For months now, the two largest pro-independence political parties in Catalonia have been immersed in an underground electoral battle, which is becoming increasingly evident on the surface. The future electoral balance between Catalan Republican Left (ERC) and Together for Catalonia (JxCat), the two partners in the current Catalan government, has today been subject to a new forecast. The administration's own opìnion polling body, the CEO, tips the Republican Left to win the elections to the Parliament of Catalonia, scheduled - pandemic permitting - for 14th February 2021. The poll gives ERC 36-37 seats in the 135-seat Parliament.
As well, pro-independence parties would surpass the symbolic barrier of 50% of votes - the great challenge that they have been trying to achieve since the beginning of the independence process. They have always been close, but never before have they actually exceeded the threshold. According to the CEO, they would reach the goal now by a hair's breadth: ERC, JxCat, the CUP and the PDeCAT would together account for 50.8% of votes.
The CUP holds the key
While ERC is expected by the poll to improve on the December 2017 vote, when its 32 deputies placed the party second in the independence bloc behind the 34 seats of Carles Puigdemont’s electoral candidature, it seems that JxCat's image is the worse for wear after leading the coalition government for three years. JxCat is expected to lose between 4 and 6 seats and finish with 28-30. The other pro-independence party in the Catalan chamber, the left-wing Popular Unity Candidature (CUP), would be rewarded for its role as opposition, with 6-8 MPs.
The result: the pro-independence parties will again form a majority in the Catalan chamber. In fact, in the worst-case scenario predicted by the poll, the pro-independence total would still amount to 70 MPs, the same as at present, and it could go up to 75. Of course, if ERC and JxCat want to govern together again, they would once again depend on the CUP deputies to invest a new president, because on their own, the two major independence parties do not reach the magic figure of 68 seats required for a majority.
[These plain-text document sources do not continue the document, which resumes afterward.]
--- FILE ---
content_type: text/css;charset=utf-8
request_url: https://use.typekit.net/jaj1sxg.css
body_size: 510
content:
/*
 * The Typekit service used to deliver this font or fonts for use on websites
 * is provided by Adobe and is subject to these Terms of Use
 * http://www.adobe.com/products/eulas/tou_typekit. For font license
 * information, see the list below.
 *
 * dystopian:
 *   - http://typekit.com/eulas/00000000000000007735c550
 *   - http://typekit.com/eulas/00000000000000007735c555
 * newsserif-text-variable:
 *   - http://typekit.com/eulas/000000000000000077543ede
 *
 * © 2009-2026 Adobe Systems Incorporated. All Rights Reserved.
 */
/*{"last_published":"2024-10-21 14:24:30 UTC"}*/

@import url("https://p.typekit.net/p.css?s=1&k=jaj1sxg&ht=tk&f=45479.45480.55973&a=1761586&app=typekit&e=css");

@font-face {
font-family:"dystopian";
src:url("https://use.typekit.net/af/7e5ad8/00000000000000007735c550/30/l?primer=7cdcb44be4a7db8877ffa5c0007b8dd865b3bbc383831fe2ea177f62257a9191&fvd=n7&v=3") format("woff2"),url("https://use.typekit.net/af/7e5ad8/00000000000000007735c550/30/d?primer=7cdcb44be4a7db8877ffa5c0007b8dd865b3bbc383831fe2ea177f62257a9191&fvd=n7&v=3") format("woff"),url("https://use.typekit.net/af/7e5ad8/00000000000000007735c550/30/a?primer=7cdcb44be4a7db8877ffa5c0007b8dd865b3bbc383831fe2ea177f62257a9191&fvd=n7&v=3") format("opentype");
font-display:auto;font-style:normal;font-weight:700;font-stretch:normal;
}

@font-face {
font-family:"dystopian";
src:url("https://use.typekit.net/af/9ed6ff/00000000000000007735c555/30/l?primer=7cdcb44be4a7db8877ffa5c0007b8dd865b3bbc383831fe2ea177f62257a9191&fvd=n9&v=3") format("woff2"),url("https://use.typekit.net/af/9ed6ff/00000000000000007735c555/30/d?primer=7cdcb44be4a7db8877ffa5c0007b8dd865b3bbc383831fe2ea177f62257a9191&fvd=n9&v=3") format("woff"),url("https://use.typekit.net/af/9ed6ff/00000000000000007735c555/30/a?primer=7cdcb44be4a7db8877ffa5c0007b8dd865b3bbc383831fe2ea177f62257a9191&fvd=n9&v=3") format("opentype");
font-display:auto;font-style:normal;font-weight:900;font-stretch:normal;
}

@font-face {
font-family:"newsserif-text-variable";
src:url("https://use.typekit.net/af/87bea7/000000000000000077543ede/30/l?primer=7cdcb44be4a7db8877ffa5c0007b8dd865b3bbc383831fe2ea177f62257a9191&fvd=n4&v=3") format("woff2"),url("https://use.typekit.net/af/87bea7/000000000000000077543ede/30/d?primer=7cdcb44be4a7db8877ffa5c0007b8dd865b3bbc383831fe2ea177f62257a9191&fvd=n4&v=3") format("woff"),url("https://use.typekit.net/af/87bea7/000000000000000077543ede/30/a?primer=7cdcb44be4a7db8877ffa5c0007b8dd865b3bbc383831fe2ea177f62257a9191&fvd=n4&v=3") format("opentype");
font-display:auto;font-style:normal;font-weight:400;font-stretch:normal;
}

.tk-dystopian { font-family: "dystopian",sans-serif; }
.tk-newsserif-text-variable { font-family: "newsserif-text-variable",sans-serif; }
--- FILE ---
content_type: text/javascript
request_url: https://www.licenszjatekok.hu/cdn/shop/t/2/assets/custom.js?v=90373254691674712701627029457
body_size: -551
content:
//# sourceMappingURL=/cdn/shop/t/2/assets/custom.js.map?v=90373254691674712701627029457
The other possible operation would be a left-wing alliance, but this is a proposal that ERC clearly states that it would reject. The Catalan Socialists (PSC) are predicted by the poll to rise to 22-23 deputies and the other left-wing party, the En Comú Podem, to 7-9. This would make it possible - arithmetically - for Socialists, Comuns and Republicans to come together, at least in the most optimistic scenario, where they would scrape a majority with 69 seats.
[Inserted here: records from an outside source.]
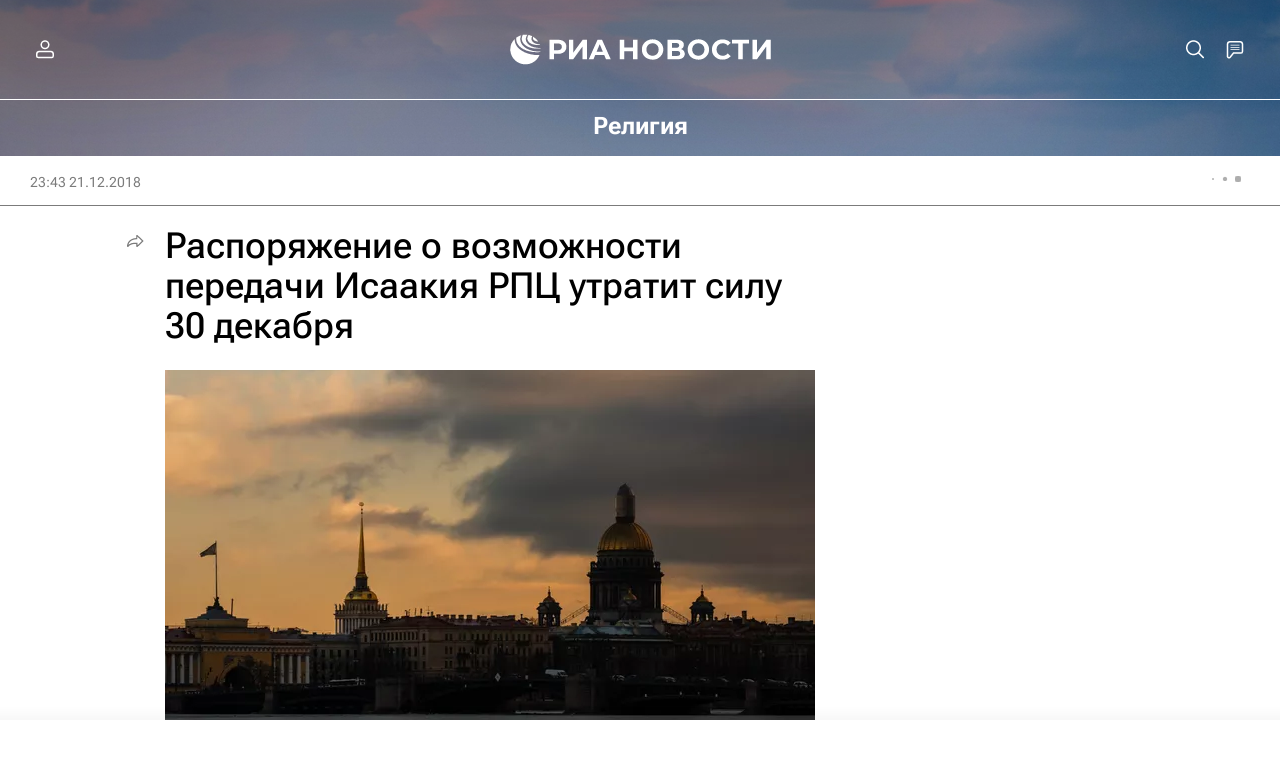

--- FILE ---
content_type: text/html
request_url: https://tns-counter.ru/nc01a**R%3Eundefined*rian_ru/ru/UTF-8/tmsec=rian_ru/478450348***
body_size: -71
content:
31C56B0069730529X1769145641:31C56B0069730529X1769145641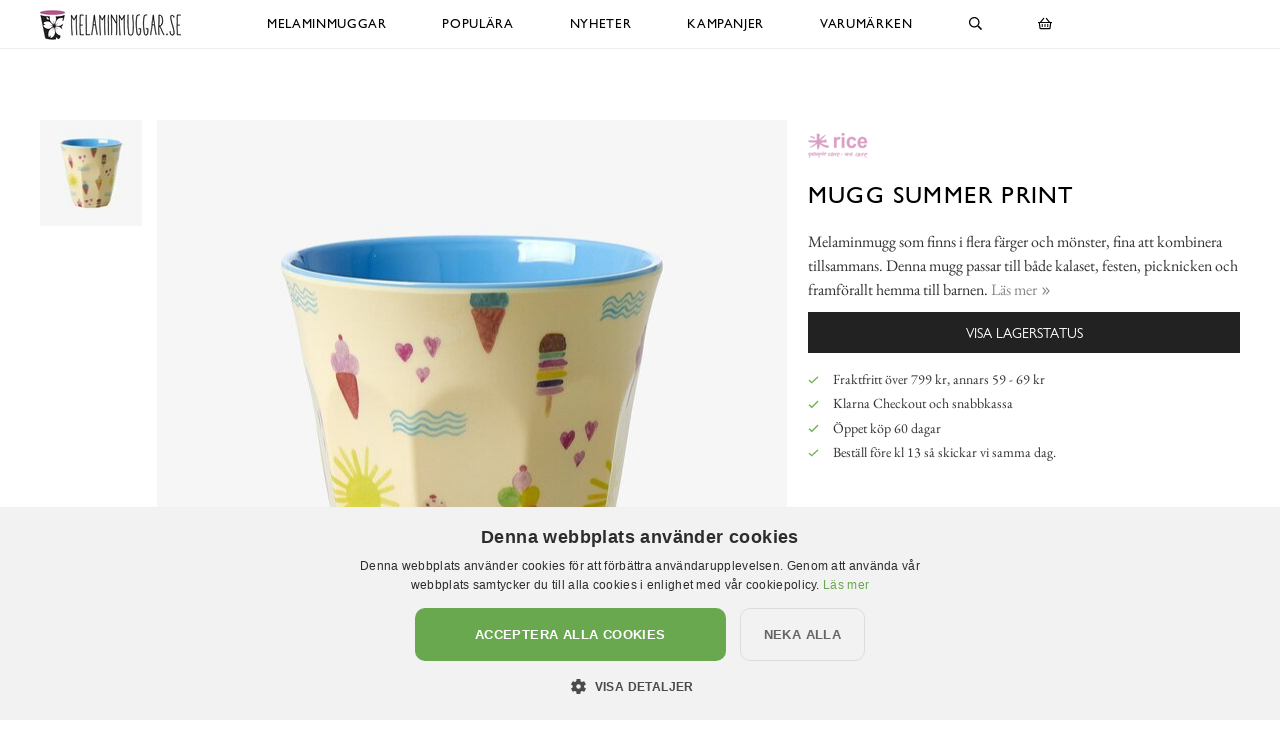

--- FILE ---
content_type: application/javascript
request_url: https://cdn.xn--kpstaden-n4a.se/assets/c_all_product_listnings-808aef36f1773adaca4fcfab073df86cdde5d4be314013e5252ddc228aaab5ab.js
body_size: 1140
content:
function reportViewItemList(t){var e=[],a=[];if($("section.product-list1 .product.appeared:not(.reported-to-google)").each(function(i){var r=$(this).parents(".listing");if($(this).addClass("reported-to-google"),googleItem={item_id:$(this).attr("data-part_number"),item_name:$(this).attr("data-name"),item_brand:$(this).attr("data-brand"),item_category:r.attr("data-category"),index:$(this).attr("data-index"),item_list_name:r.attr("data-list_name"),price:$(this).attr("data-price"),google_business_vertical:"retail"},mstoreItem={id:$(this).attr("data-product_id")},e.push(googleItem),a.push(mstoreItem),0==t&&7==i)return!1}),e.length>0&&(dataLayer.push({event:"view_item_list",ecommerce:{items:e}}),"1"==$("#info").data("probably-human"))){var i="/pages/product_views_in_list.js",r={products:a};$.ajax({type:"POST",url:i,data:r})}}$(document).ready(function(){if($(".no-touchevents .product-list1 .listing").on("mouseover","a.image-wrapper",function(){$(this).next().css("text-decoration","underline")}).on("mouseout","a.image-wrapper",function(){$(this).next().css("text-decoration","none")}),!isSafari&&!isFirefox&&$(".product-list1").length>0&&($("body").on("click","a",function(){sessionStorage.setItem("productListningPositionY",window.pageYOffset)}),history.state&&"productListning"==history.state.name)){$.ajaxSetup({cache:!0});for(var t=1;t<history.state.step;t++){var e=history.state.url.replace("page="+history.state.step,"page="+(t+1));$.getScript(e)}var a=$("#"+history.state.buttonId);a.attr("data-step",history.state.step-1);var i=sessionStorage.getItem("productListningPositionY");i&&setTimeout(function(){window.scrollTo(0,i)},300)}$(".product-list1 .paginate-when-load-more-button ul.pagination").each(function(){product_listning=$(this).parents(".product-list1"),product_listning.find(".pagination").hide(),product_listning.find(".load-more-posts").removeClass("hidden")}),$(".product-list1").on("click",".load-more-posts",function(){a=$(this),new_step=parseInt(a.attr("data-step"))+1,a.attr("data-step",new_step),product_listning=a.parents(".product-list1"),more_posts_url=$(product_listning).find(".pagination .next_page a").attr("href"),a.addClass("disabled"),$.ajaxSetup({cache:!0}),$.getScript(more_posts_url,function(){a&&(void 0!==a.attr("data-text-"+new_step)?a.html(a.attr("data-text-"+new_step)):a.html(a.attr("data-default-text")),a.removeClass("disabled"))}),a.blur(),history.replaceState({name:"productListning",buttonId:a.attr("id"),step:new_step+1,url:more_posts_url},null,null)})}),$(document).ready(function(){$("section.product-list1 .product").appear(),$(document.body).on("appear","section.product-list1 .product:not(.appeared)",function(){$(this).addClass("appeared"),$("section.product-list1 .product.appeared:not(.reported-to-google)").length>7&&reportViewItemList(!1)}),$("section.product-list1 .product").each(function(){$(this).is(":appeared")&&$(this).addClass("appeared")})}),$(document).ready(function(){$(window).bind("beforeunload",function(){reportViewItemList(!0)})}),$(document).ready(function(){$(".product-list1").on("click",".product a",function(){var t=[],e=$(this).parents(".product"),a=$(this).parents(".listing");item={item_id:e.attr("data-part_number"),item_name:e.attr("data-name"),item_brand:e.attr("data-brand"),item_category:e.attr("data-category"),index:e.attr("data-index"),item_list_name:a.attr("data-list_name"),price:e.attr("data-price")},t.push(item),t.length>0&&dataLayer.push({event:"select_item",ecommerce:{items:t}})})});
Vox storms in to Parliament
There is, however, another electoral shock in the poll, and it is on the right: a powerful arrival of the extreme-right Vox in the Catalan Parliament. The party would, according to the poll, benefit from the decline of Ciudadanos (Cs) and could win up to 8 deputies. That's twice as many as the Popular Party (PP) has at present, although the poll also predicts better results for the PP, winning from 4 to 8 seats, also at the expense of Cs, who would fall to a third of the 36 MPs they won in 2017.
PDeCAT, with options
For the first time, a survey gives options to the PDeCAT. David Bonvehí's party, or the rump of it which remained behind after Puigdemont turned the JxCat electoral alliance into a party of its own, could win one seat in Parliament. It would be occupied by the party's presidential candidate, former minister Àngels Chacón.
'Indy' parties, yes, but independence, no?
While the poll predicts that pro-independence parties will win 50% of the vote in the Catalan elections, its straight question on the independence of Catalonia, yes or no, gave a "no" result, with 49.0% opposed to independence and 43.6% in favour. This difference of 5.4% signifies a closing of the gap since the last CEO poll conducted on the same basis in July, when the "no" vote was 8.5% ahead (Yes, 42.0%; No, 50.5%).
This same question in CEO polls from October 2017 to March 2019 consistently placed the "yes" to independence ahead, but since July 2019, "no" has won by varying margins.
The survey was conducted with a sample of 2,000 people between October 13th and November 7th.